I have reached the point of pink ribbon fatigue to the point of anger. My Pinterest feed is filled to overflowing with images of breast cancer tchotchkes: pink and beribboned images, with butterflies and flowery fonts, and gimmicky faux-empowerment statements like “To Do: Kick cancer’s ass!” But this t-shirt–“I have an angel watching over me. I call her Grandma! [pink ribbon]”– I just can’t take it any more. Seriously, what is the message of this shirt supposed to be? “Hey kid! Buy and wear our cutesy t-shirt and we’ll donate 5 cents so maybe you won’t die of what killed Grandma too!“??
To be clear: if the ribbons and memes and t-shirts and coffee mugs bring you personal comfort or strength or a smile on a day when you really need one, I am glad for you. But dear god! The marketing of this, the ubiquitous girly-girl pink and the saccharine images, the “save the ta-tas!” and “raise money for boobies!” sloganing–I can’t help but see the salivating faces at product development tables: “Yay! Finally a way to appear socially conscious while simultaneously reducing women to mere body parts (and sexxy ones at that!) and infantilizing them to baby-girl-pink status, all the while expecting they’re so silly they’ll mistake a coffee mug for activism!”
And any men who get breast cancer? Tough luck, dude–here’s hoping you’re pretty damn confident about your masculinity.
Look, my grandma was a stylish lady and also a tough broad who faced and survived breast cancer at a time when treatment was a helluva lot more brutal than it is now. (Looking at that “angel grandma” tee, it is her derisive snort I hear.) I watched my mom deal with her own cancer in ways that were vulnerable and brave and scared and human, and saw my dad back her up every time as she battled yet another doctor to be treated in ways that respected her voice and agency, her right to decide what would be done to her own body. The woman my brother loves endured an almost unthinkable diagnosis, and he stood with her as she underwent surgeries and radiation and countless medical poisons. They stand together now, and she is alive and angry and brave in her own ways and still fighting back when she needs to.
If–perhaps when–I too get this disease, it will feel like a family heritage of sorts. I’ll be third-gen in the lottery of compromised boobies. It feels personal. It is personal.
You want my money for your compassion, American corporations? Then show me how you lobby for universal health care. How you oppose the unconscionable constraints our states are placing upon women’s health care access and options. I’ll collect your pink-n-pretty yogurt lids the moment you convince me you give a shit about the human beings the “tee hee! ta-tas!!” come attached to.
And while you’re at it, I could use a purple ribbon on my coffee mug, too. After all, survivors of domestic violence and their allies claimed October as their awareness month in the early ’80s. Black eyes and violated souls may not be quite so sexxy sexxy funtimes, but with 1.3 million women assaulted by their intimate partners each year, there’s a good bet some of them may get breast cancer too.

_ASSIGNMENT 1:_
Translate this sentence from the pink ribbon essay into Spanish: "They stand together now, and she is alive and angry and brave in her own ways and still fighting back when she needs to."
_ASSIGNMENT 2:_
Rewrite the pink ribbon essay's passage between "You want my" and "breast cancer too.", inclusive, changing "purple ribbon" to "blue ribbon".
The data that comes next is separate material, unrelated to the pink ribbon essay.

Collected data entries
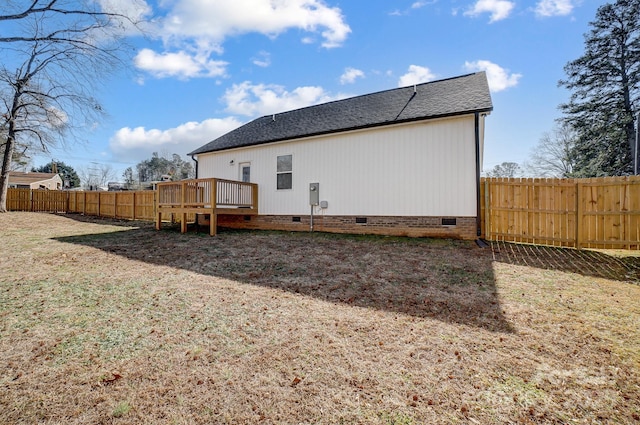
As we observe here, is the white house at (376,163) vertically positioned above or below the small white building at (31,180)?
below

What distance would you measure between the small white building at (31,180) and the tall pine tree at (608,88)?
55.0 metres

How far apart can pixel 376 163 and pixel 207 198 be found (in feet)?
18.9

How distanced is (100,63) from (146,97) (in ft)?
20.9

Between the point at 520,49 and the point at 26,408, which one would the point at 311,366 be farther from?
the point at 520,49

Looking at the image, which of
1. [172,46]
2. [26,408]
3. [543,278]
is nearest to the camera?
[26,408]

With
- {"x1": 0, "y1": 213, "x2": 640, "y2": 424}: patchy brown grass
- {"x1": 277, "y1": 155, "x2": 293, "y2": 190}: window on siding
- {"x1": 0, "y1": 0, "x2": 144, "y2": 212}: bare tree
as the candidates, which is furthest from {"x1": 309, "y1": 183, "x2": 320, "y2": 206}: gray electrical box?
{"x1": 0, "y1": 0, "x2": 144, "y2": 212}: bare tree

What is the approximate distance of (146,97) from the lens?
1418 centimetres

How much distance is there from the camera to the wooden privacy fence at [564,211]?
634 cm

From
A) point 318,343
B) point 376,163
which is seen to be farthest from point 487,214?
point 318,343

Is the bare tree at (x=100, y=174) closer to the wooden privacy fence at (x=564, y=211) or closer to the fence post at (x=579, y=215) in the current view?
the wooden privacy fence at (x=564, y=211)

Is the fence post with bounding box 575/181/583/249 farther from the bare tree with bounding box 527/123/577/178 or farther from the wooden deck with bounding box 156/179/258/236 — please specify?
the bare tree with bounding box 527/123/577/178

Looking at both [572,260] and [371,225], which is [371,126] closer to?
[371,225]

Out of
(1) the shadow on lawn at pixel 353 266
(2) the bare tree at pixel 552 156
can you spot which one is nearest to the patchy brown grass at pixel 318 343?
(1) the shadow on lawn at pixel 353 266

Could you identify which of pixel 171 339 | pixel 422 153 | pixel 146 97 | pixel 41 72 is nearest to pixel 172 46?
pixel 41 72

_EXPECTED OUTPUT 1:_
Ahora están juntos, y ella está viva, enojada y valiente a su manera, y sigue contraatacando cuando lo necesita.

_EXPECTED OUTPUT 2:_
You want my money for your compassion, American corporations? Then show me how you lobby for universal health care. How you oppose the unconscionable constraints our states are placing upon women’s health care access and options. I’ll collect your pink-n-pretty yogurt lids the moment you convince me you give a shit about the human beings the “tee hee! ta-tas!!” come attached to.
And while you’re at it, I could use a blue ribbon on my coffee mug, too. After all, survivors of domestic violence and their allies claimed October as their awareness month in the early ’80s. Black eyes and violated souls may not be quite so sexxy sexxy funtimes, but with 1.3 million women assaulted by their intimate partners each year, there’s a good bet some of them may get breast cancer too.